Ce sont donc, au total, sept pays qui doivent à nouveau s’entendre pour statuer sur la production de cent quatre-vingts avions, et chacun a ses propres priorités.

Ainsi, l’Allemagne, qui s’était engagée à acheter soixante de ces appareils, dénonce les trois ans de retard qui ont déjà coûté 1, 8 milliard d’euros à EADS. À ce propos, il peut être intéressant et même indispensable de relativiser et de considérer le retard pris dans la perspective plus large d’un programme dont la réalisation est destinée à s’étaler sur plusieurs décennies. Trois ans, c’est peu, au regard de la durée du programme !

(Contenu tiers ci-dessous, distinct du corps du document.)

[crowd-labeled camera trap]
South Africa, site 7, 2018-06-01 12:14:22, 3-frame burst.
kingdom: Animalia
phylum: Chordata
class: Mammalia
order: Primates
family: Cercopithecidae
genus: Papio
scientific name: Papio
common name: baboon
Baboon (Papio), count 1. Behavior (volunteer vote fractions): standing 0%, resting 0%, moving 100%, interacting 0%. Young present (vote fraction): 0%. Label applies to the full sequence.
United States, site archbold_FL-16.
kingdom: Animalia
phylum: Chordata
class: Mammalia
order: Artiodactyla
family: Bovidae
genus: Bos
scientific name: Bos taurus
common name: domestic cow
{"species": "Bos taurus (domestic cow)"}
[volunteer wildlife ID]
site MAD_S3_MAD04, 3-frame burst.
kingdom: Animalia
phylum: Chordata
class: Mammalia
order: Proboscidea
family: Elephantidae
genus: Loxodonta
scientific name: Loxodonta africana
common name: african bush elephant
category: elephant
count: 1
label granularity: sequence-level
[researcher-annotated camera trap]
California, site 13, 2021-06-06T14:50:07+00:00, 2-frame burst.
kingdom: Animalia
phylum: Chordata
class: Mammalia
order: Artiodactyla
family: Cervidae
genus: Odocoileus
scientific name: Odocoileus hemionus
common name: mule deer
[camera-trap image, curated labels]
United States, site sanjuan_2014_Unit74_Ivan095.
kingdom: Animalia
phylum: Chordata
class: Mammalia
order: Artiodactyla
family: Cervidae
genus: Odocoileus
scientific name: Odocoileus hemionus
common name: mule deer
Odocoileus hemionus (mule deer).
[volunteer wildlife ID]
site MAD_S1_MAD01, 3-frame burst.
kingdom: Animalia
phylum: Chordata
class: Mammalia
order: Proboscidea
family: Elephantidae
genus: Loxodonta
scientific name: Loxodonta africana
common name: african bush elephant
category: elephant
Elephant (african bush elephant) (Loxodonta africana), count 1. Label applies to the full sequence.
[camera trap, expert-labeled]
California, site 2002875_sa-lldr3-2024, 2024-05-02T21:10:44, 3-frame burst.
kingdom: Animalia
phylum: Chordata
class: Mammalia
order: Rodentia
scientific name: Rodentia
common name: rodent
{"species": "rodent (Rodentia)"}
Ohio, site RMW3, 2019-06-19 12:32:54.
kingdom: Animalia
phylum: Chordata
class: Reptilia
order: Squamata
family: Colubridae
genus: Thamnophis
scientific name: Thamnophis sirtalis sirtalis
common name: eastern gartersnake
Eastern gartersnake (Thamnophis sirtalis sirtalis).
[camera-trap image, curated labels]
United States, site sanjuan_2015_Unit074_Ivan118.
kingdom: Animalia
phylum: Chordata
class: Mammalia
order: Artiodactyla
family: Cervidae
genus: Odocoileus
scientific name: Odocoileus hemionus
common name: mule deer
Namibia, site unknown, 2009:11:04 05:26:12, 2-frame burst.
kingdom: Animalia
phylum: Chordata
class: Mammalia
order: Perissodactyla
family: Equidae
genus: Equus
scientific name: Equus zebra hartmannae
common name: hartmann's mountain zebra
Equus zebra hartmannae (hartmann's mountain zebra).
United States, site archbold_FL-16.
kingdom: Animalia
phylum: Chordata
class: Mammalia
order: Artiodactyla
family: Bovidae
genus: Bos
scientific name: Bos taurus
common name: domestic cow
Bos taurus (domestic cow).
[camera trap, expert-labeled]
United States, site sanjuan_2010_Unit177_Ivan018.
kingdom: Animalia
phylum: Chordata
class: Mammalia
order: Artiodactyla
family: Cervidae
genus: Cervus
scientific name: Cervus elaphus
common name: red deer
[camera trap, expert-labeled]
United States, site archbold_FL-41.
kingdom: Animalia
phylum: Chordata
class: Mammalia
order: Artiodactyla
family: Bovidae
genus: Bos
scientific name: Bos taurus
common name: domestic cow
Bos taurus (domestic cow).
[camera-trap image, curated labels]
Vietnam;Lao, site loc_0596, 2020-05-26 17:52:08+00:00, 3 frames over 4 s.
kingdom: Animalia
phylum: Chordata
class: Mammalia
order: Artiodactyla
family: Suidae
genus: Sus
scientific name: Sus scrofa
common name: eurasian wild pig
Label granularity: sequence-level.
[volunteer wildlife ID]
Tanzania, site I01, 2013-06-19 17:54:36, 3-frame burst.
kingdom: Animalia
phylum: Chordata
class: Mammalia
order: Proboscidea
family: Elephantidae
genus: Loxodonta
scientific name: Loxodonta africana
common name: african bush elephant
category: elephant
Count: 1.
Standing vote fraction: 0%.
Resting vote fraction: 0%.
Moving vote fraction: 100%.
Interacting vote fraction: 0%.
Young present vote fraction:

La presse a par ailleurs laissé entrevoir que la Grande-Bretagne envisageait d’annuler sa commande initiale de vingt-cinq appareils pour se tourner vers des avions de transport militaire tels que le Boeing C17. Ce pays, du reste, n’est pas le seul à envisager de trouver en dehors du consortium européen des solutions de remplacement à l’A400M.

La France elle-même, qui est pourtant le deuxième plus gros client, puisqu’elle a commandé cinquante appareils, n’a pas exclu, comme on l’a appris le 17 mars 2009, de réduire le nombre d’A400M qu’elle souhaite acquérir. Elle a justifié ce changement de cap en arguant du retard pris par le programme.

Pourtant, notre pays est, à l’évidence, un important bénéficiaire des programmes d’Airbus. De plus, pour ses armées, en matière de transport tactique et logistique, la France pourrait trouver des solutions de repli qui, sans être idéales, certes, devraient lui permettre de faire face à ses engagements de défense jusqu’à la livraison des Airbus militaires et d’assurer ainsi la « soudure ».

Je pense, par exemple, au renforcement de la voilure des Transall les plus récents, ceux qui ne sont pas à bout de souffle, ainsi qu’au recours accru aux appareils CASA pour les besoins opérationnels tactiques.

En ce qui concerne le niveau logistique, le programme SALIS – Strategic airlift interim solution ou, en français, solution intérimaire pour le transport stratégique - dans le cadre duquel sont louées des heures de vol sur Antonov, offre des solutions palliatives qu’il convient aussi d’explorer rigoureusement.

En tout état de cause, acheter des avions Boeing pour faire face aux besoins immédiats de l’armée française - solution qui a été envisagée -, serait foncièrement illogique.

En effet, l’un des modèles qu’il pourrait s’agir d’acquérir – le C135 – est, selon nos informations, pratiquement aussi cher que l’A400M et, surtout, presque deux fois moins performant. Et, pour couronner le tout, si un tel choix devait être fait, nous n’aurions aucune garantie que les appareils soient livrés à la date prévue pour les Airbus, même en tenant compte du retard.

Par conséquent, cette solution est en quelque sorte mort-née.

Rappelons que l’Airbus A400M, anciennement connu sous le nom d’ATF, avion de transport futur, offre des avantages qu’aucun autre appareil n’est en mesure de proposer.

L’Airbus A400M n’a pas d’équivalent.

Il se caractérise par une polyvalence sans précédent. Il sera, en outre, le seul avion militaire disposant d’une certification civile, ce qui accrédite une technicité et une fiabilité qui iront bien au-delà de tout ce qui existe actuellement. Il est fondamental d’insister sur ce point.